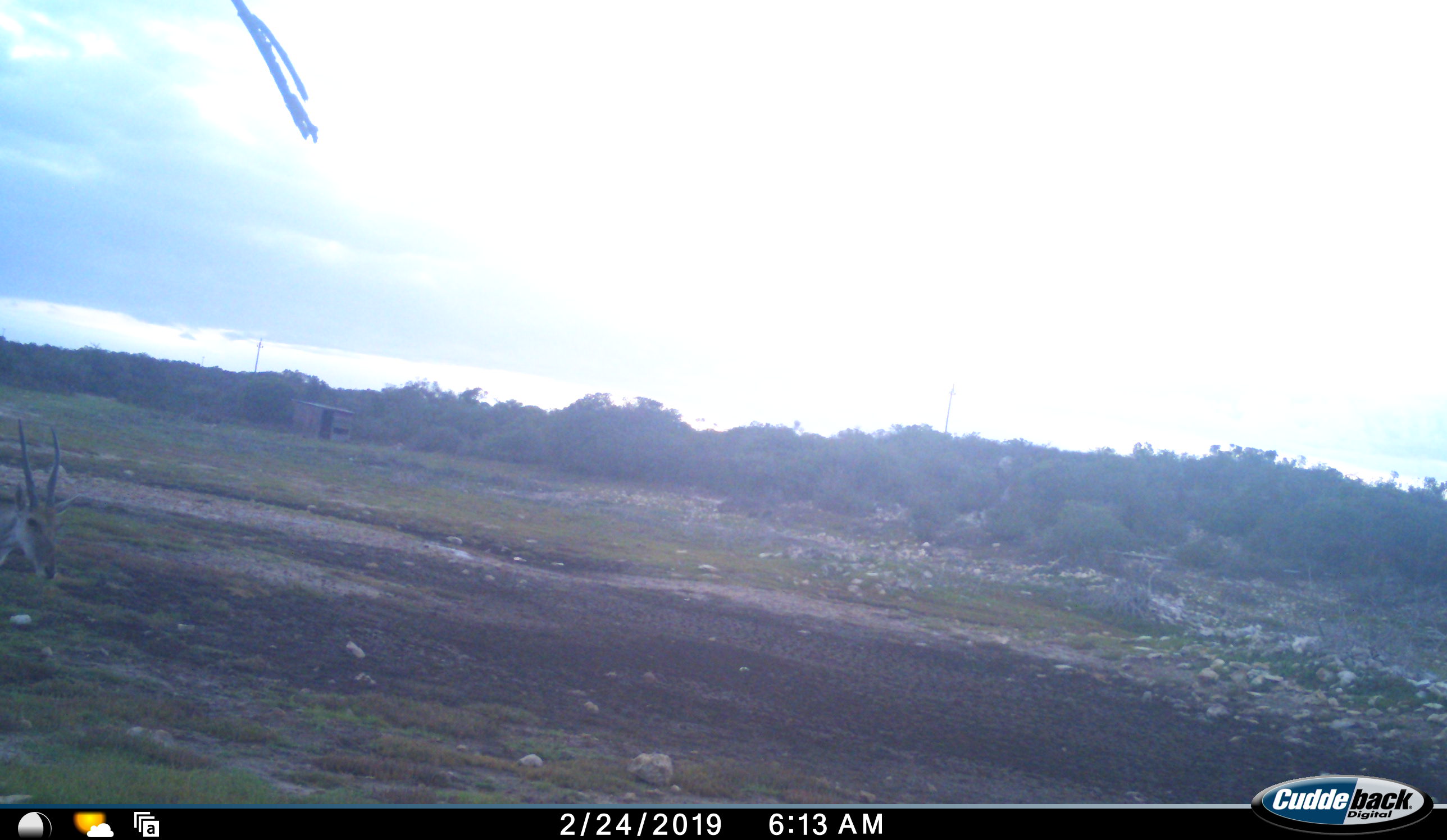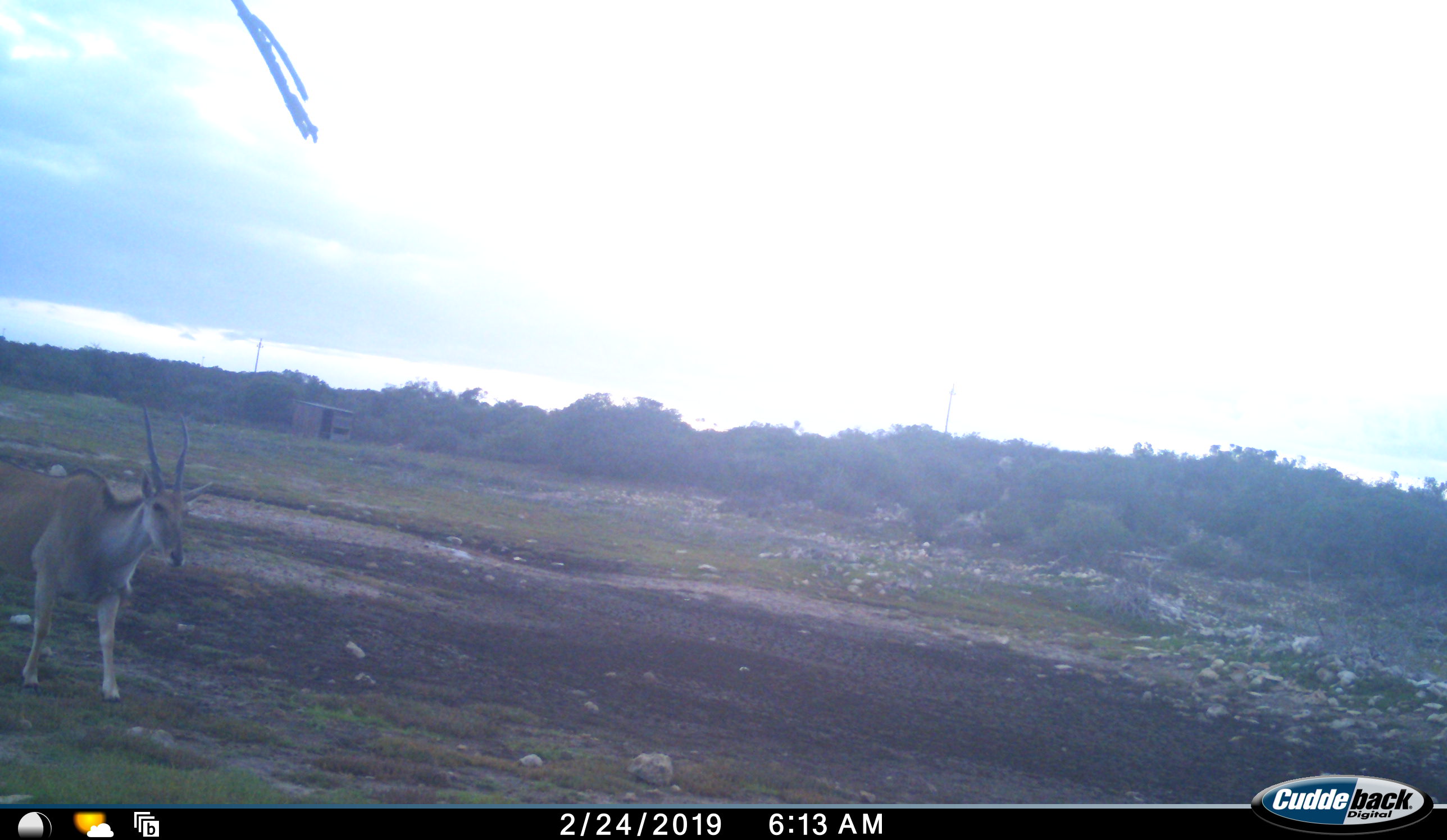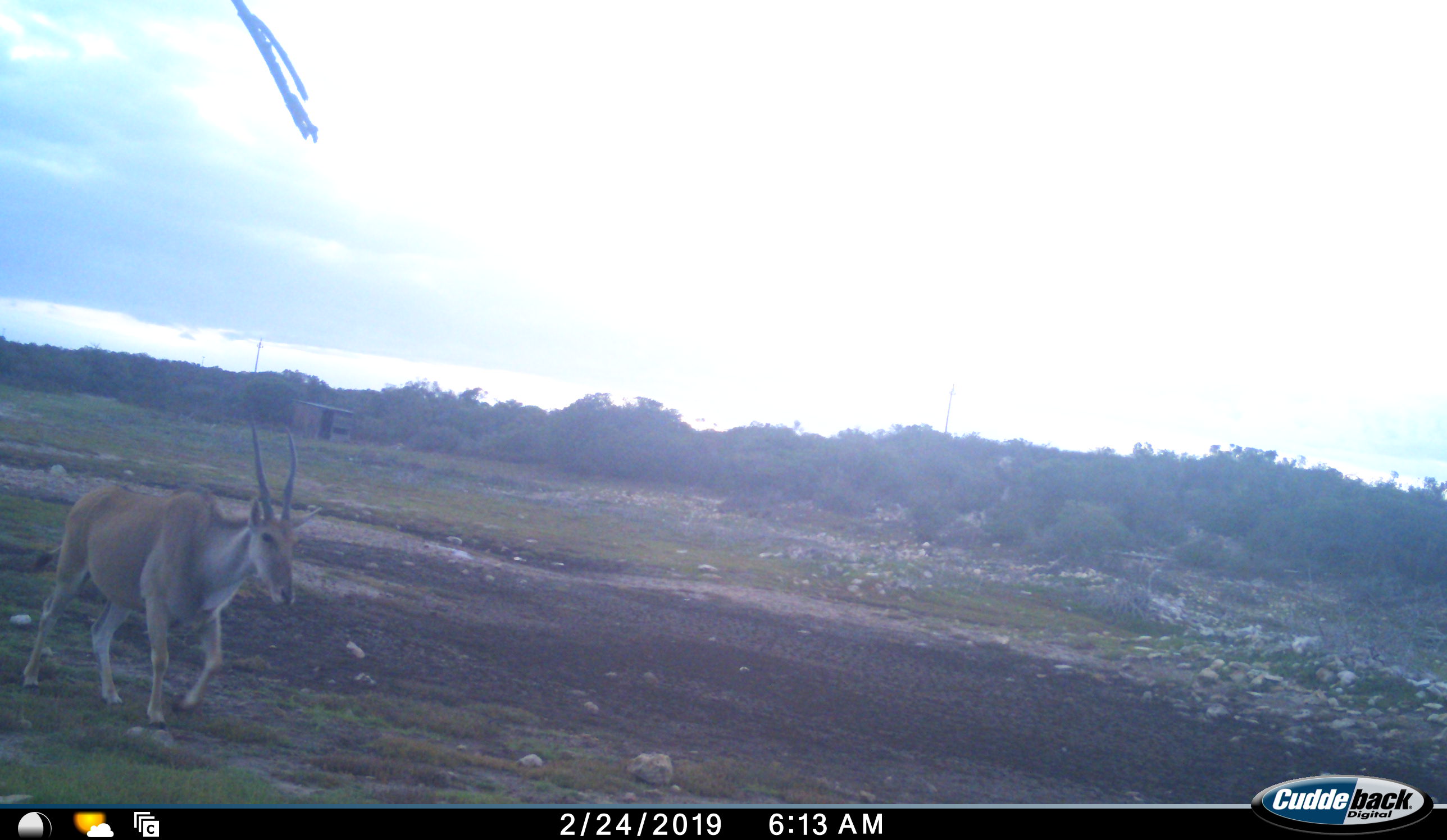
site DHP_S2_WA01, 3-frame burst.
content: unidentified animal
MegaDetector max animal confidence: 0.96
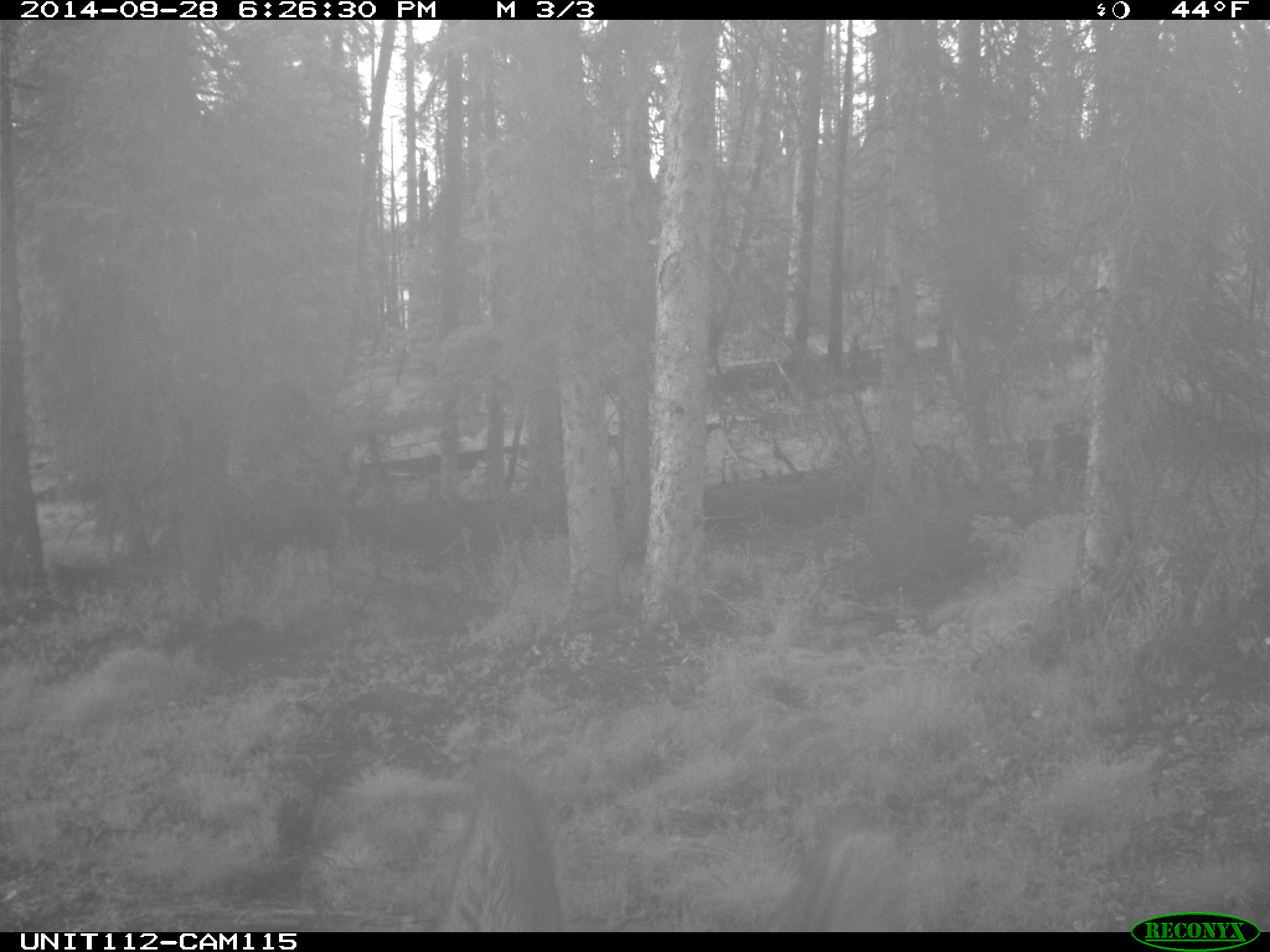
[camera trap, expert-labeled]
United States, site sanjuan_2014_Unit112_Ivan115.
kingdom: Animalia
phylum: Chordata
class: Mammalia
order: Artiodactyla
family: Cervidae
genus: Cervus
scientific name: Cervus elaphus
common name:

• • • • •

Report, from the entries above, each line where "site" is found.

* _Output of the exercise_:
site DHP_S2_WA01, 3-frame burst.
United States, site sanjuan_2014_Unit112_Ivan115.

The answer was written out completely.